DOCUMENT TEXT
New Chinatown location is 46 Bowery, just around corner, towards Canal, from previous Pell Street location.
Part of the dependable chain of Chinese restaurants known as Joe's Shanghai, with specialty dumplings, delicious crab pork meat, and more Shanghai selections.
The first Joe's Shanghai was founded in Flushing, New York in 1995 and created a sensation with their two special soup dumplings: crab and pork meat. Each basket is freshly made to order, so don't forget to order your Soup Dumplings upon arrival at your table. Xiao Long Bao or "Little Dumplings in the Basket" originated in Nan Xiang, a suburb of Shanghai. These tender pouches are filled with broth and meat and are freshly made to order, arriving at your table in piping hot bamboo steamers.
Note to the uninitiated! To prevent burning one's mouth and to savor the dumpling, the preferred method of consumption is to bite off a little piece of the doughy wrapper, drip the broth to a spoon or suck the broth with a "slurp", then eat the rest.
Other special dishes includes Spicy Szechuan Style Sliced Beef; Crispy Jumbo Prawns with Lime Sauce; Braised Duck, Braised Pork Shoulders and not to mention our different varieties of cold cuts like Wine Chicken; Shanghai Fried Bean Curd; Braised Sliced Beef.
Over the years, Joe's has been awarded recognition by New York Times Restaurant Guide; Gourmet Magazine; Travel and Leisure; New York Magazine and Zagat Survey. Today, Joe's has three restaurants located in New York - Chinatown, Midtown Manhattan and Flushing, Queens. In Japan, there are three Joe's Shanghai located in Ikebukuro, Funabashi and Ginza.

SUPPLIED DATA
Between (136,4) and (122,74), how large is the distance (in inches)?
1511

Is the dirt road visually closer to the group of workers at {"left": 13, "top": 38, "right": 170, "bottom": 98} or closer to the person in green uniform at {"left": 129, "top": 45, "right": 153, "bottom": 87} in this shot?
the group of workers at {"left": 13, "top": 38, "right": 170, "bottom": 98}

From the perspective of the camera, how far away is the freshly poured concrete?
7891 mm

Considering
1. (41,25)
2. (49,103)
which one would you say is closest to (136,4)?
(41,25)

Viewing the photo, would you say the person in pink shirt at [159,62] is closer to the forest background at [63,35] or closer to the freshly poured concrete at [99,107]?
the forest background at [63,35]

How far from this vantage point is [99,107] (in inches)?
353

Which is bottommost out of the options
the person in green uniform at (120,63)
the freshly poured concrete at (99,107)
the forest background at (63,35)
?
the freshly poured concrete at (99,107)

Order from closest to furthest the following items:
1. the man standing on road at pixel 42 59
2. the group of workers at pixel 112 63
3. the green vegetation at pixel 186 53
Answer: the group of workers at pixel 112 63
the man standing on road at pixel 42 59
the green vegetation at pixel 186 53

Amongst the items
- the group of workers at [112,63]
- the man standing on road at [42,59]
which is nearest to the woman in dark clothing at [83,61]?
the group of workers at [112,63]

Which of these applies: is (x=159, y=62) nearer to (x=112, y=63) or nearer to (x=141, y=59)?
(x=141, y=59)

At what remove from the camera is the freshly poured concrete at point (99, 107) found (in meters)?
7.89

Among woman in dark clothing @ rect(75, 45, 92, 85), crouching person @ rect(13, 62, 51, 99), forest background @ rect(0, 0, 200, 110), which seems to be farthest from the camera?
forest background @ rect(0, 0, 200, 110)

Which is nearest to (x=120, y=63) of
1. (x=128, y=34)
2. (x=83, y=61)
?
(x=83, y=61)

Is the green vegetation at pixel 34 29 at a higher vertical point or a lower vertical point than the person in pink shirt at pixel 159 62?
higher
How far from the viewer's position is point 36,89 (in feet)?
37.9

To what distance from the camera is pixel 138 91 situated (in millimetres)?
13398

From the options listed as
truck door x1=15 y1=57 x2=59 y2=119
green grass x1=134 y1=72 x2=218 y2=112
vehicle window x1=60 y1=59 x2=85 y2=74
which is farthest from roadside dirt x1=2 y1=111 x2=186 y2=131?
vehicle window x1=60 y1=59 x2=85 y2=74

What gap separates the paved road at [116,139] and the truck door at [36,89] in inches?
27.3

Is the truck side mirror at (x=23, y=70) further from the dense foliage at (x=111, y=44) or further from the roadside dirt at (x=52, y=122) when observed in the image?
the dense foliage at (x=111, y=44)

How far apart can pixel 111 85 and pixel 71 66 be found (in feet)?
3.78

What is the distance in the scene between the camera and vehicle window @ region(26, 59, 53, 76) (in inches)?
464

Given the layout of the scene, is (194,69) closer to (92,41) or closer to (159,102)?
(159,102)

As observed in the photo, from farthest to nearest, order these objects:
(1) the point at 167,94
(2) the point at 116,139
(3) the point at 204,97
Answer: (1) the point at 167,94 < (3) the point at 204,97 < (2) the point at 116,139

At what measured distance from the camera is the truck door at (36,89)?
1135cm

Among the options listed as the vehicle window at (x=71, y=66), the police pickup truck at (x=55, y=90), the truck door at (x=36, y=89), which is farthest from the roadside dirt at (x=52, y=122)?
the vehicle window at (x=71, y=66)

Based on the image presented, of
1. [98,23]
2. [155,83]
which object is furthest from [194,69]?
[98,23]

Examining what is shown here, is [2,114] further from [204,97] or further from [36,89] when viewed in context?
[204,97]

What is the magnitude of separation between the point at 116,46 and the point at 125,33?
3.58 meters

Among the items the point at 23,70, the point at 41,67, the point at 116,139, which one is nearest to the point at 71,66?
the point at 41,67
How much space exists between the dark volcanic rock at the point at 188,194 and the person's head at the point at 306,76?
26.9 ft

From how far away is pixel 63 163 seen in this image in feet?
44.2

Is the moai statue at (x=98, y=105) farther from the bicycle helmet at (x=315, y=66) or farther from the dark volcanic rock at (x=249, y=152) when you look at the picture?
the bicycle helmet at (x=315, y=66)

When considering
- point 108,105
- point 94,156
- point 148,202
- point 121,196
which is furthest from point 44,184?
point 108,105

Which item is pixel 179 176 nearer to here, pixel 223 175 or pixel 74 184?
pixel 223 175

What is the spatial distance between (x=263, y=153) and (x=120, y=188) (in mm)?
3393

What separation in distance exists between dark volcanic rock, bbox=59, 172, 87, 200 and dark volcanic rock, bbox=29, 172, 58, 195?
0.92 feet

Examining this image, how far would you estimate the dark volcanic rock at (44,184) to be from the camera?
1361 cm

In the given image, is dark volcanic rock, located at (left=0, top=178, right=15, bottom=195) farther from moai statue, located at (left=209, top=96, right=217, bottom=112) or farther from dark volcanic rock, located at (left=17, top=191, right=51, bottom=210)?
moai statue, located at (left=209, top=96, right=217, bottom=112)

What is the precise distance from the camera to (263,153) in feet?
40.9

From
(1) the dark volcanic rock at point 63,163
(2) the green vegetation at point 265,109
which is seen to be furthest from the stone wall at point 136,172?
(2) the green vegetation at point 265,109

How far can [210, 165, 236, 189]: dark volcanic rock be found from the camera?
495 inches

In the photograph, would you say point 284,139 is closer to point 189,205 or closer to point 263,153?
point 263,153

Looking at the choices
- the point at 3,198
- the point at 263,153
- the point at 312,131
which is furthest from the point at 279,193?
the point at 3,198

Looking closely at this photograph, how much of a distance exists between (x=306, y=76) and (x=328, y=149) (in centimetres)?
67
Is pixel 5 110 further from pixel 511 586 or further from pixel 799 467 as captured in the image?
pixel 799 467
...
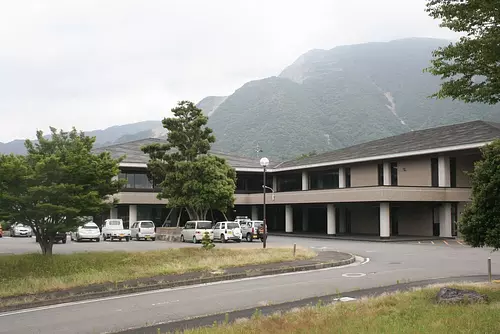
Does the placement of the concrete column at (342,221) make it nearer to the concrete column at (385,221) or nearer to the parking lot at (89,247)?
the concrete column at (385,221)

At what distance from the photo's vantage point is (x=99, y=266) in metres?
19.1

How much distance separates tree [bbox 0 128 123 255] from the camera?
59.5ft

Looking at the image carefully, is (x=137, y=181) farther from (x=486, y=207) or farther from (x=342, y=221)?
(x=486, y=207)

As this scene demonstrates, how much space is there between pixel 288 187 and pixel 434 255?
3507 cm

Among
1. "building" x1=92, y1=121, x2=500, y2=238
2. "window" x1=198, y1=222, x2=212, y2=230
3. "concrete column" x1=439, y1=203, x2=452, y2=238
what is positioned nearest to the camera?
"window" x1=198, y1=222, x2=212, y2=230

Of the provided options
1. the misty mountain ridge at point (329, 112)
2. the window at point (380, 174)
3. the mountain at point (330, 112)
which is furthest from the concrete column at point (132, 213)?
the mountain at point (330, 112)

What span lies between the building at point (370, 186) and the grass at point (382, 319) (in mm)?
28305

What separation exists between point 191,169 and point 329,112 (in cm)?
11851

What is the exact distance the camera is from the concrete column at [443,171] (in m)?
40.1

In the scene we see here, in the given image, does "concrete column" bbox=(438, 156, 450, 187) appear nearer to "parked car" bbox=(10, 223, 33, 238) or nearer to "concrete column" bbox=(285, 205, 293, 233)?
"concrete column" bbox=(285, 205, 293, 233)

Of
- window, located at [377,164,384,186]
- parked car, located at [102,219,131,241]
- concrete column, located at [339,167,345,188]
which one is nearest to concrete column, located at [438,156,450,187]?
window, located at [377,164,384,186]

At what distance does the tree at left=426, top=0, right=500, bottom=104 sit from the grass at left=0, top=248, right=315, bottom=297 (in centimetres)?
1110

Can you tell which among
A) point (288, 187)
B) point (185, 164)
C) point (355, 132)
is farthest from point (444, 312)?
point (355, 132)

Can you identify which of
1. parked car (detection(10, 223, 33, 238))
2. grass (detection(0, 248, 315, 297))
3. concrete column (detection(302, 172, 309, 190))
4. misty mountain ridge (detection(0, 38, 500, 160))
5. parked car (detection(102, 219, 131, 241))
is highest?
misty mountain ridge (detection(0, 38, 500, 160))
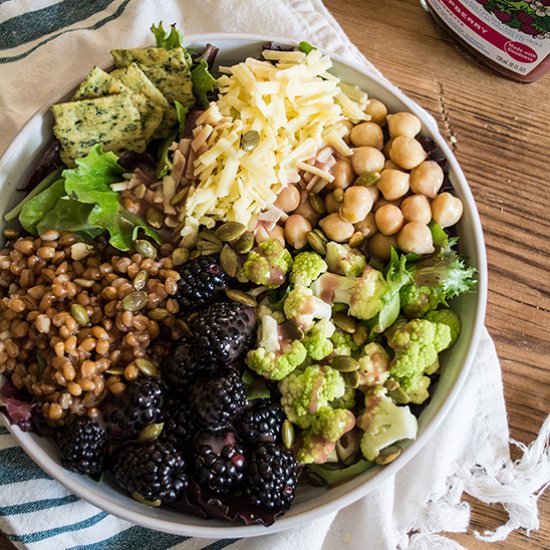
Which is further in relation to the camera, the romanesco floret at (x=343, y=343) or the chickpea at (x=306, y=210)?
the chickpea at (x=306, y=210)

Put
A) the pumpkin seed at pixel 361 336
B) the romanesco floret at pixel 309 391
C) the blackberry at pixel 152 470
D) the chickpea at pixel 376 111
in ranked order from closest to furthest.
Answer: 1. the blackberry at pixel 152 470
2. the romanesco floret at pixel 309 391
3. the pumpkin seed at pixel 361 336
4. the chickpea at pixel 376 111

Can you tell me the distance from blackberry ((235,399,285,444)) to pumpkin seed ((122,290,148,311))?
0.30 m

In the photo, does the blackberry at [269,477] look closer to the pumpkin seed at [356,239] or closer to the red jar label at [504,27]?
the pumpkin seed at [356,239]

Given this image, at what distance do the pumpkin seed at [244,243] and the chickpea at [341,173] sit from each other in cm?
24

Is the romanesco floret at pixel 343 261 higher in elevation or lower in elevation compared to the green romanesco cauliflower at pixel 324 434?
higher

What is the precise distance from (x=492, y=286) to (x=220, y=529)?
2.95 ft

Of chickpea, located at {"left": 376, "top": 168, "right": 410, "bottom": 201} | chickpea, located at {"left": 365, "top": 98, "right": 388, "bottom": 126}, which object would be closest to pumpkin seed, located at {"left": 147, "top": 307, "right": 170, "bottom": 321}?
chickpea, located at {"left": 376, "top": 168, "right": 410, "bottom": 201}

TASK PROMPT
Quote the Joe's Shanghai text from "The first Joe's" up to and including "eat the rest.".

RESULT
The first Joe's Shanghai was founded in Flushing, New York in 1995 and created a sensation with their two special soup dumplings: crab and pork meat. Each basket is freshly made to order, so don't forget to order your Soup Dumplings upon arrival at your table. Xiao Long Bao or "Little Dumplings in the Basket" originated in Nan Xiang, a suburb of Shanghai. These tender pouches are filled with broth and meat and are freshly made to order, arriving at your table in piping hot bamboo steamers.
Note to the uninitiated! To prevent burning one's mouth and to savor the dumpling, the preferred method of consumption is to bite off a little piece of the doughy wrapper, drip the broth to a spoon or suck the broth with a "slurp", then eat the rest.